A cupful of clarity on a beach in Cuba became the reason John Scott started picking up trash in the Don River Valley and later in Beaver Valley. 

While vacationing with his family on a “stunningly beautiful beach,” Scott started noticing small, white single-use plastic cups strewn across the sand. One of the cups was rolling back and forth at the water’s edge, riding the edges of the waves that reached the shore. 

“I stood there looking at it and I thought, ‘if I don’t do something, that cup is going to go out into the ocean,’ so I picked it up,” said Scott. 

The cup might have floated, but the weight of revelation sank deep, and Scott has stayed committed to the work of picking up litter since then. 

“That kind of woke me up to this issue … I was never somebody who threw my litter out of my car window, but I never really thought that much about it,” said Scott. 

At home in Toronto, he vowed to devote time to cleaning up litter and found the Don’t Mess with the Don group, which organized cleanups and education campaigns to prevent littering in the Don River Valley. 

“We picked up 7,000 pounds of garbage on the side of the Don Valley Parkway in about a four-kilometre stretch in one pickup,” said Scott.

* * * * *

*TASK 1*
According to the passage about John Scott, how much garbage was collected along the Don Valley Parkway in one pickup?

*TASK INPUTS*
* * * * *

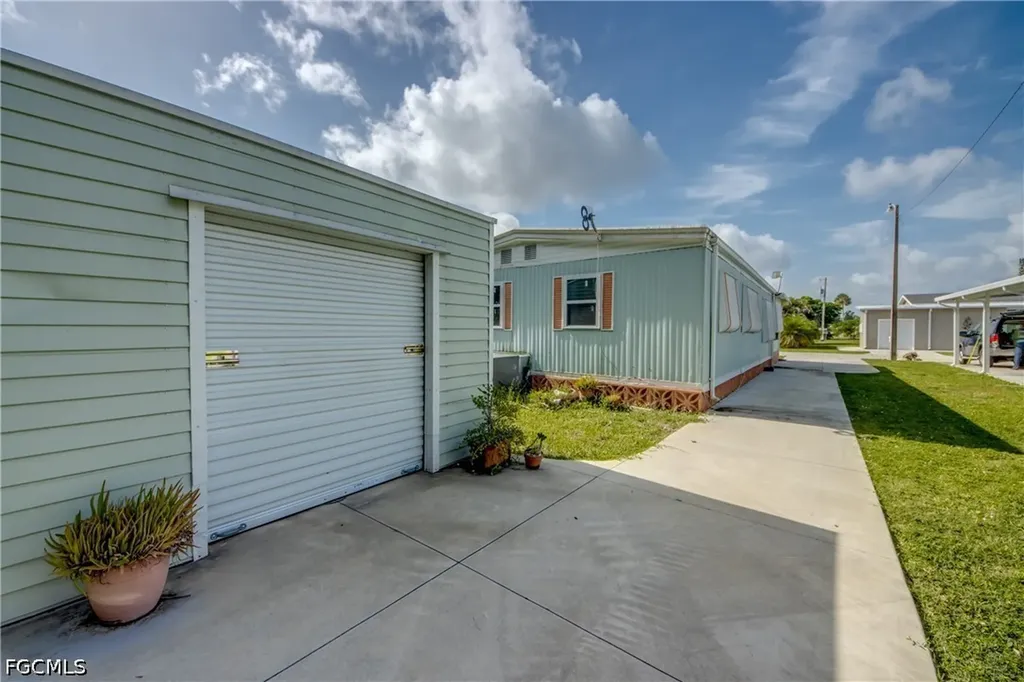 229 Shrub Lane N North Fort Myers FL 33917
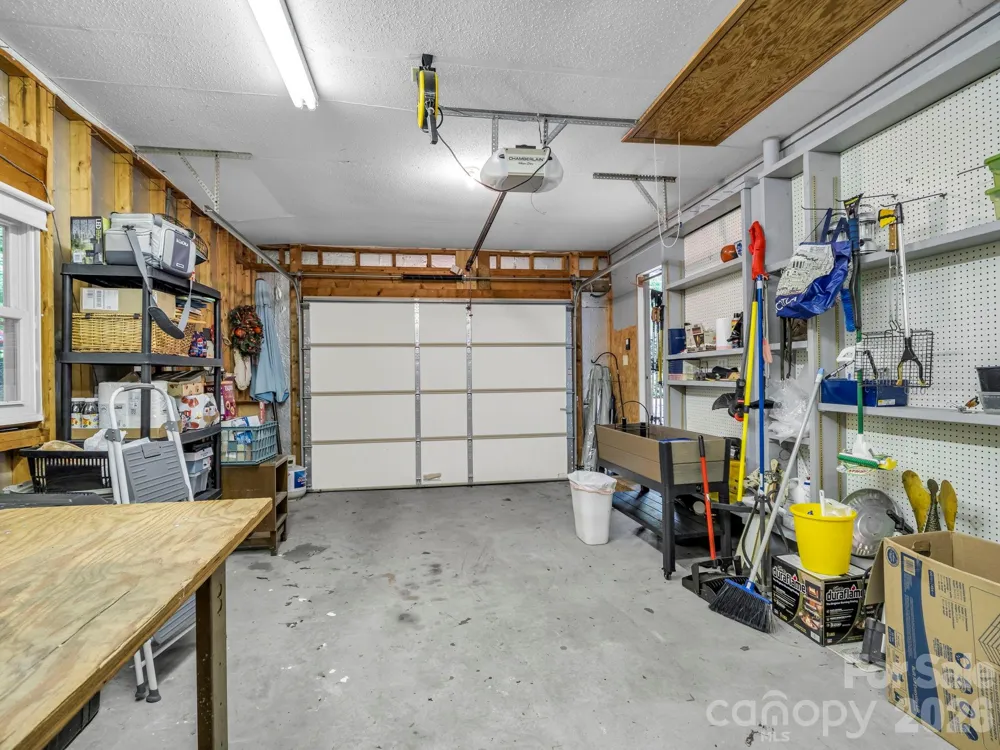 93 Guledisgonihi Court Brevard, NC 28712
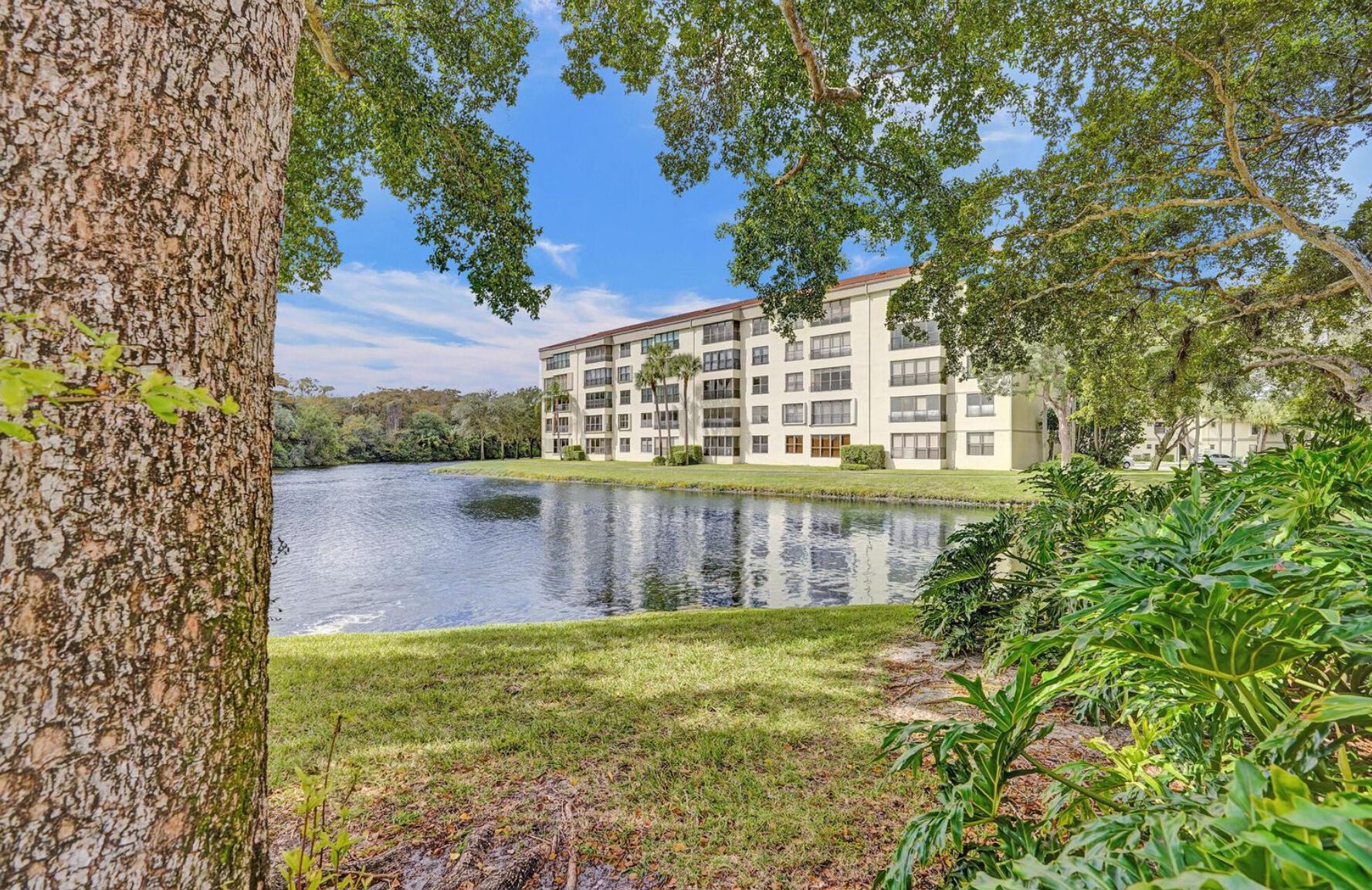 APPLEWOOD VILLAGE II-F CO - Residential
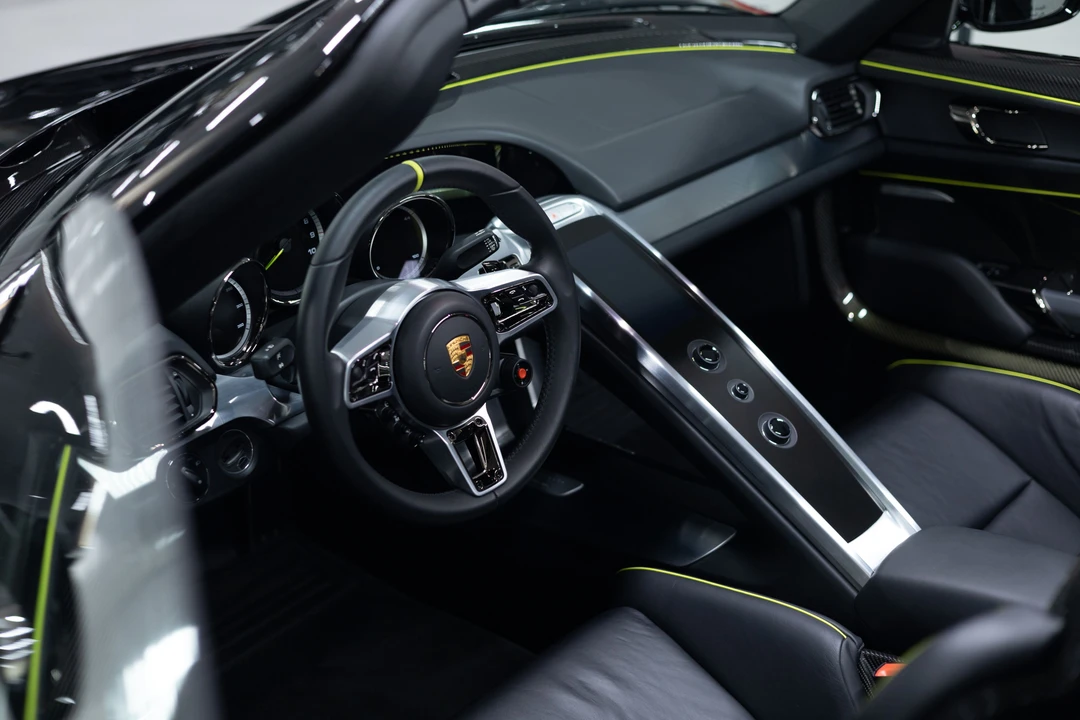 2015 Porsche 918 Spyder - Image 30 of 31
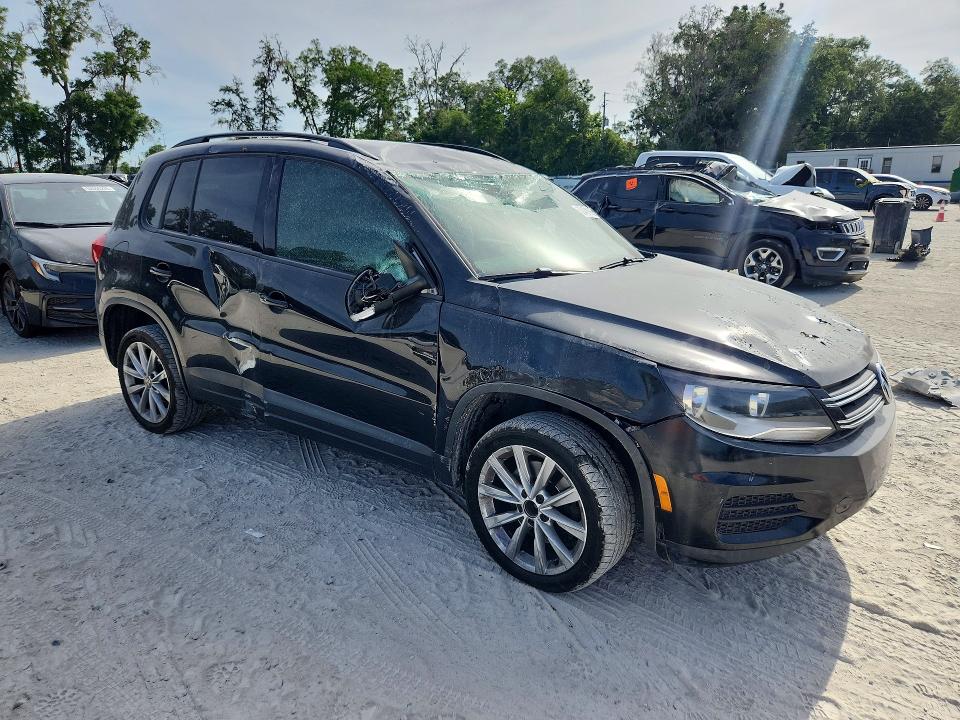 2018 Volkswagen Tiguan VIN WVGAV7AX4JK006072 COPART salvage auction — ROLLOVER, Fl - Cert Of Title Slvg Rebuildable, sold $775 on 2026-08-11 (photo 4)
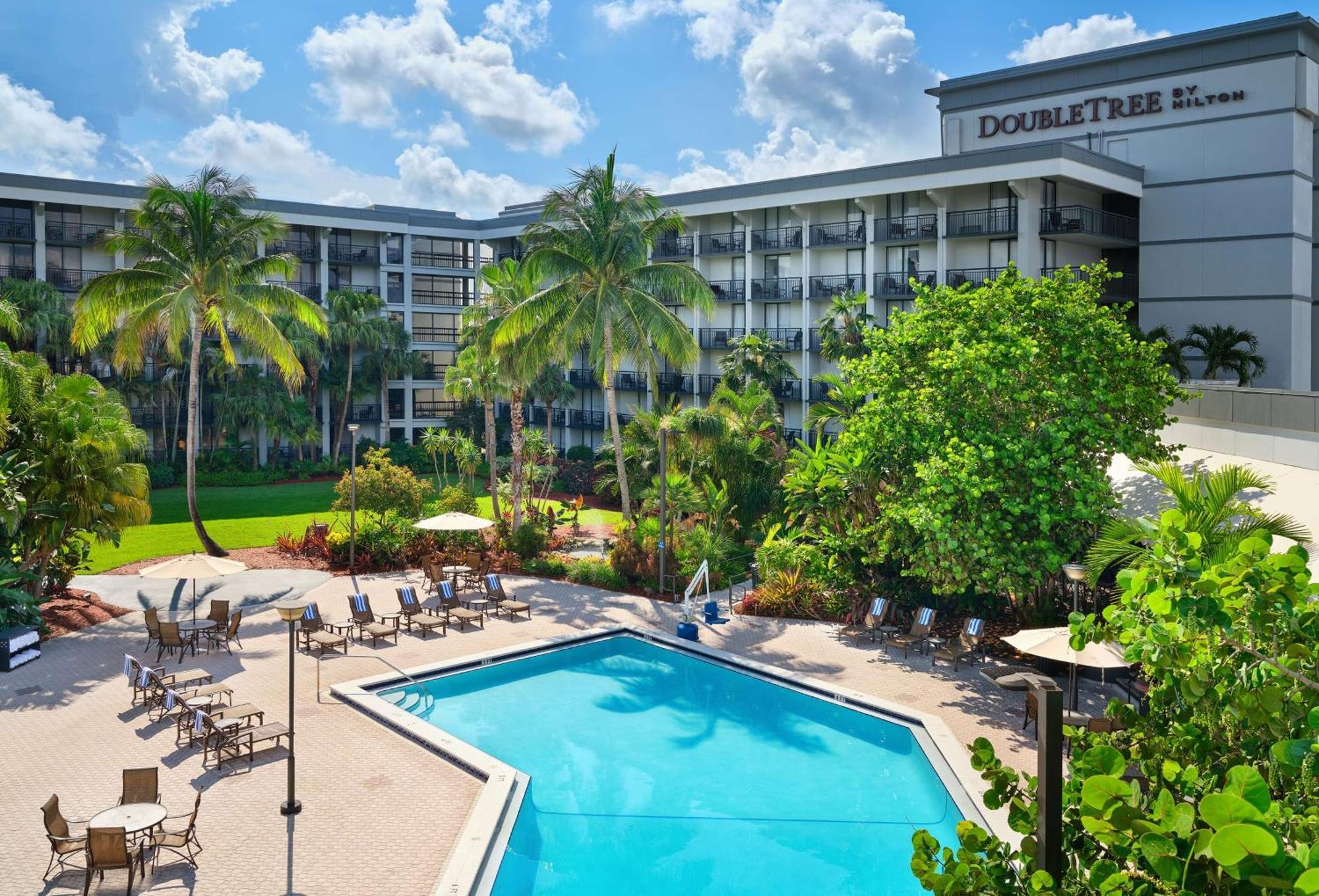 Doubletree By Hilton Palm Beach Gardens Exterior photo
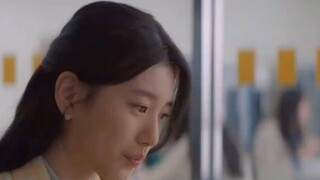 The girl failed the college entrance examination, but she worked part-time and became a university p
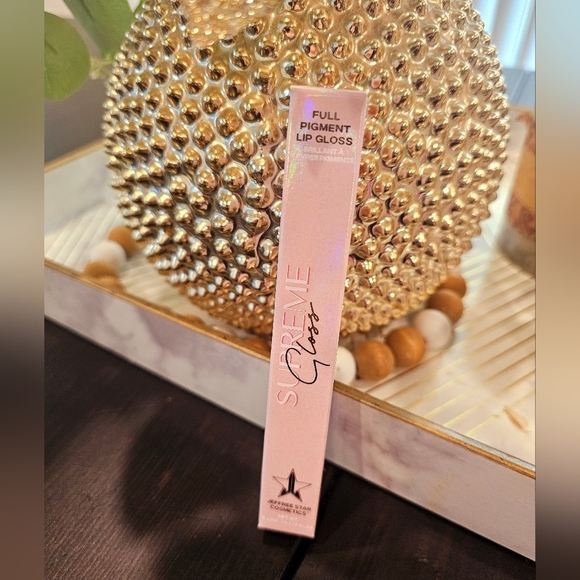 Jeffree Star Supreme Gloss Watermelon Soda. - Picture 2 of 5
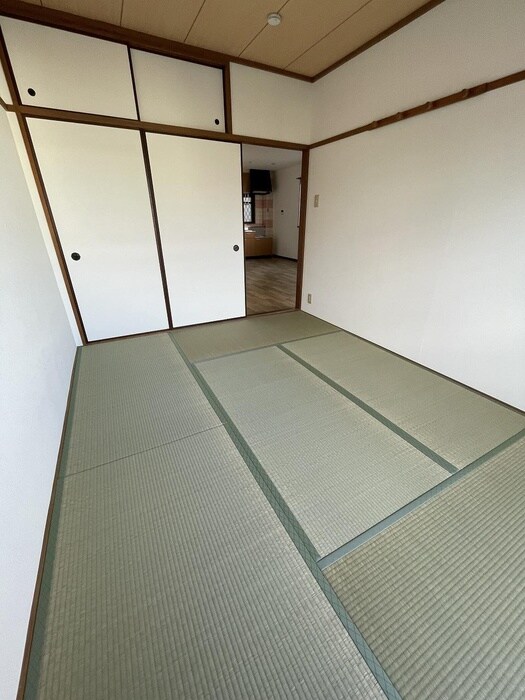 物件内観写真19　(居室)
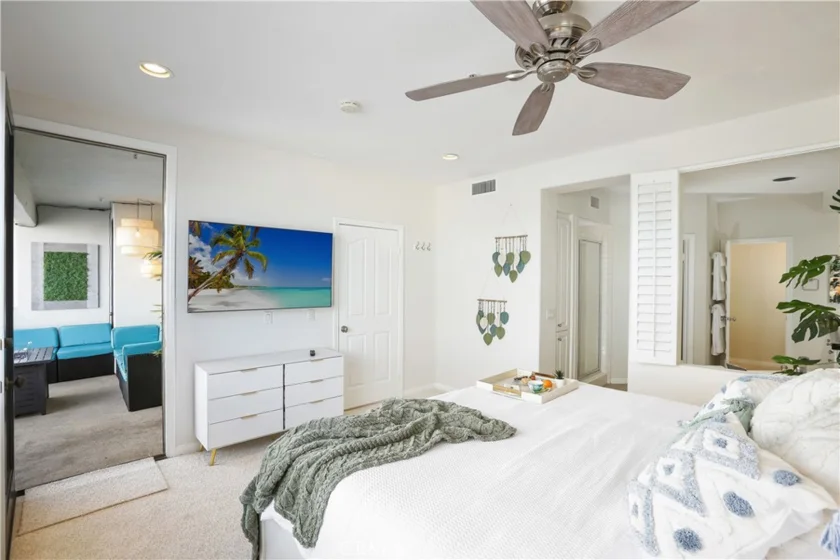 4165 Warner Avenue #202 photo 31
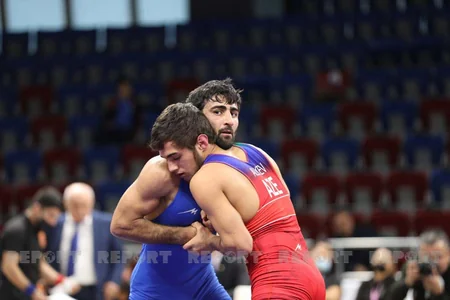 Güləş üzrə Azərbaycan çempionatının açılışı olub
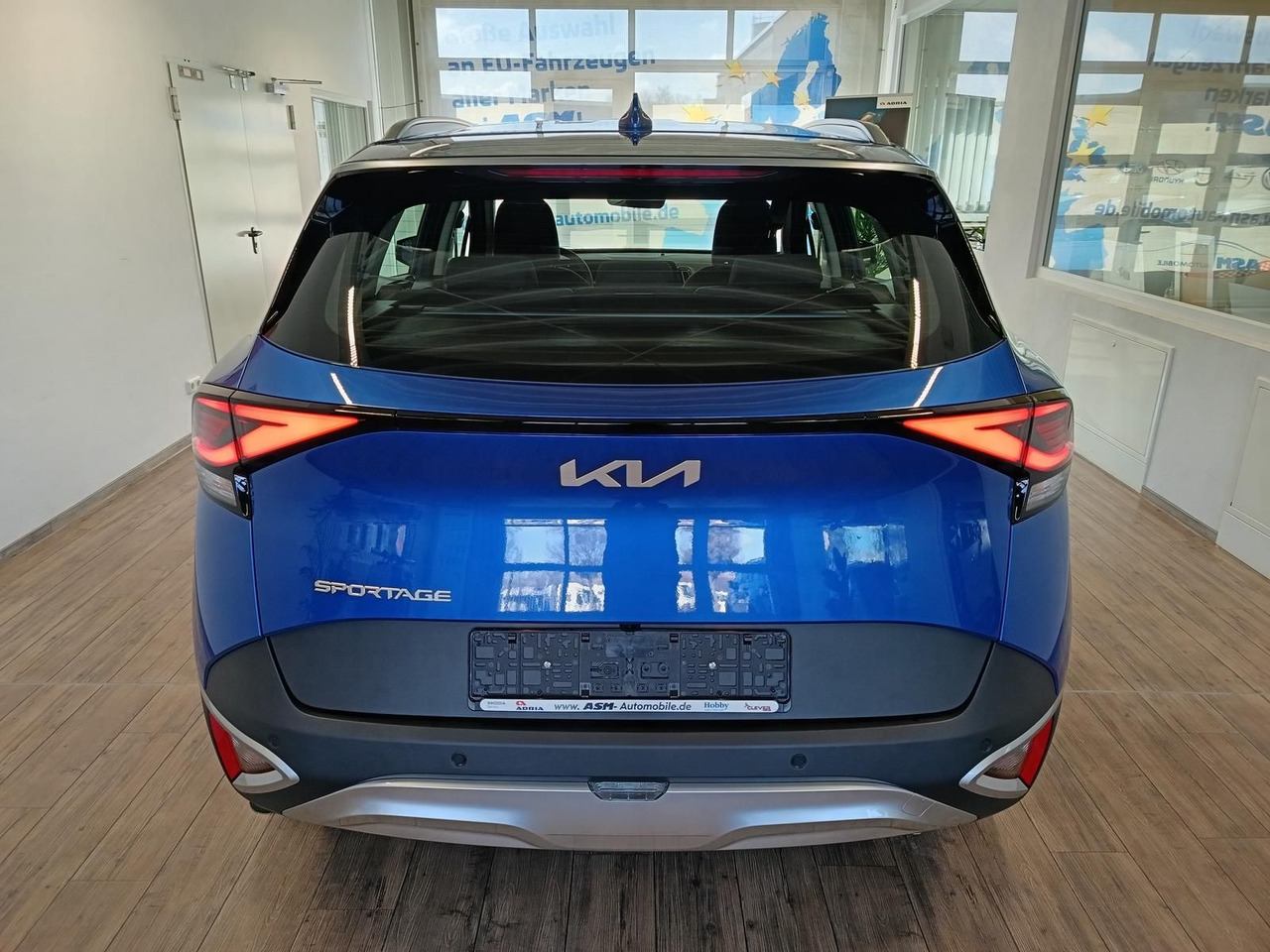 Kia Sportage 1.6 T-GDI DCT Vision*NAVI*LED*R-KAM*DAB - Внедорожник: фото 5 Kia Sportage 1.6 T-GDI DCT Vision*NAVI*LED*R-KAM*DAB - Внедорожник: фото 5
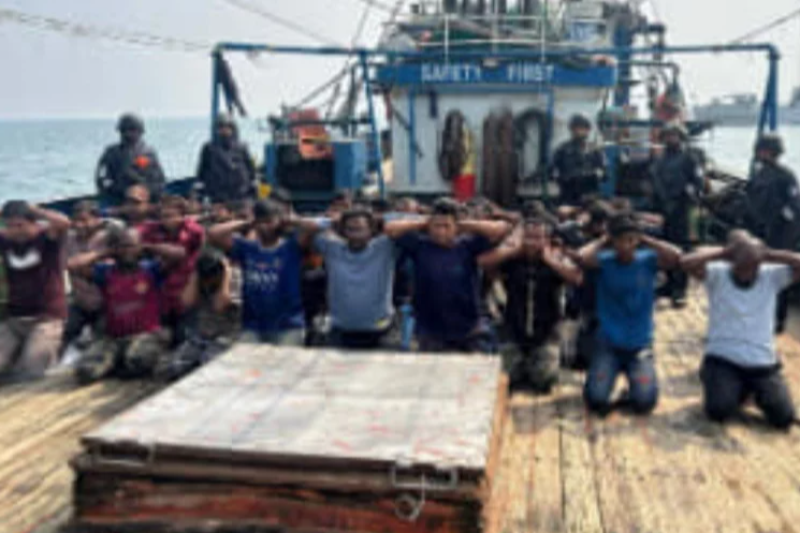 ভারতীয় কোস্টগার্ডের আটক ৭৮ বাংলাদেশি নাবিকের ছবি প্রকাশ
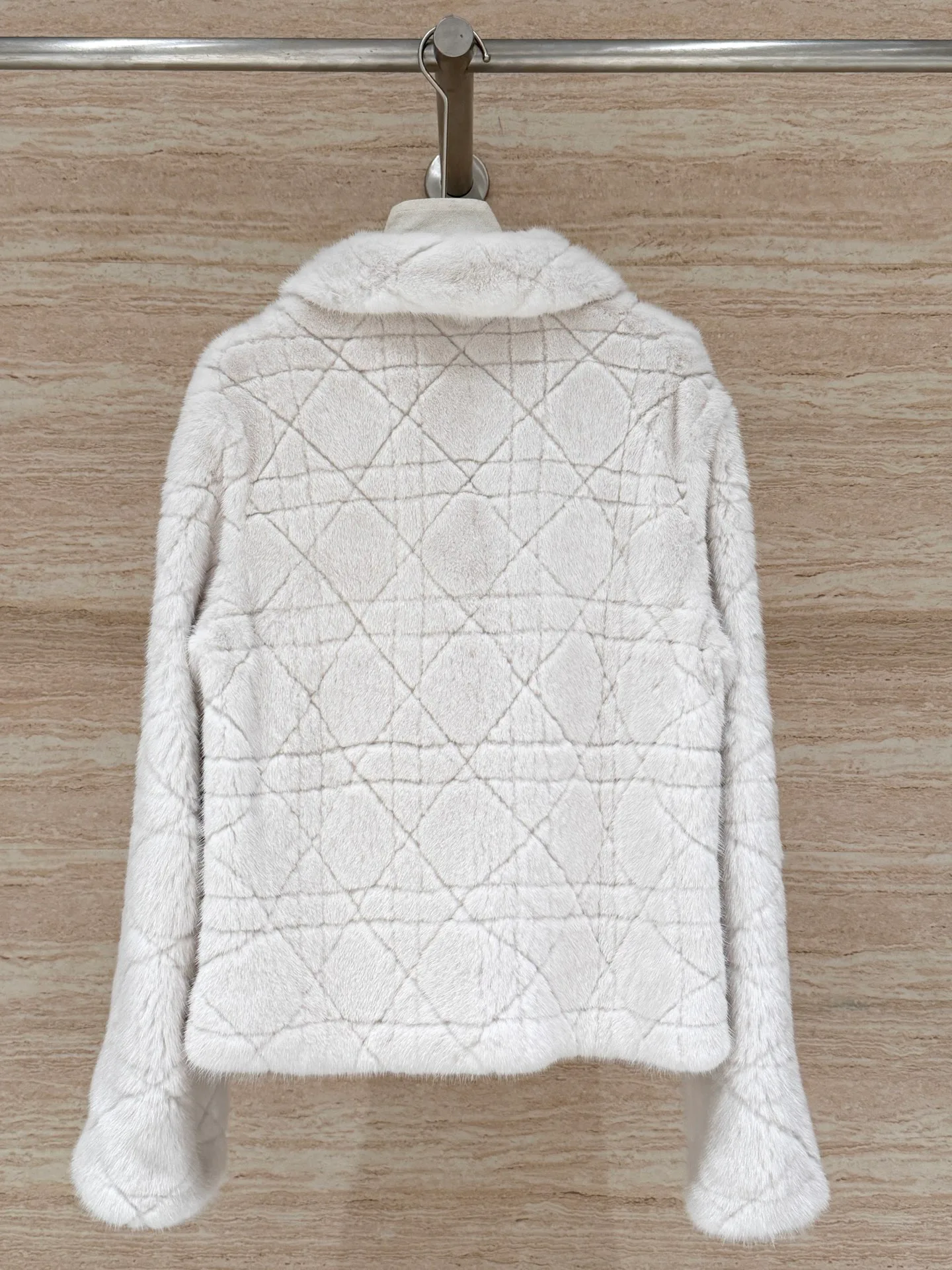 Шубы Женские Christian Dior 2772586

* * * * *

*TASK 2*
Duplicate all fourteen records above, line for line, and leave out the bracketed picture markers.

*EXERCISE SOLUTION 1*
7,000 pounds.

*EXERCISE SOLUTION 2*
 229 Shrub Lane N North Fort Myers FL 33917
 93 Guledisgonihi Court Brevard, NC 28712
 APPLEWOOD VILLAGE II-F CO - Residential
 2015 Porsche 918 Spyder - Image 30 of 31
 2018 Volkswagen Tiguan VIN WVGAV7AX4JK006072 COPART salvage auction — ROLLOVER, Fl - Cert Of Title Slvg Rebuildable, sold $775 on 2026-08-11 (photo 4)
 Doubletree By Hilton Palm Beach Gardens Exterior photo
 The girl failed the college entrance examination, but she worked part-time and became a university p
 Jeffree Star Supreme Gloss Watermelon Soda. - Picture 2 of 5
 物件内観写真19　(居室)
 4165 Warner Avenue #202 photo 31
 Güləş üzrə Azərbaycan çempionatının açılışı olub
 Kia Sportage 1.6 T-GDI DCT Vision*NAVI*LED*R-KAM*DAB - Внедорожник: фото 5 Kia Sportage 1.6 T-GDI DCT Vision*NAVI*LED*R-KAM*DAB - Внедорожник: фото 5
 ভারতীয় কোস্টগার্ডের আটক ৭৮ বাংলাদেশি নাবিকের ছবি প্রকাশ
 Шубы Женские Christian Dior 2772586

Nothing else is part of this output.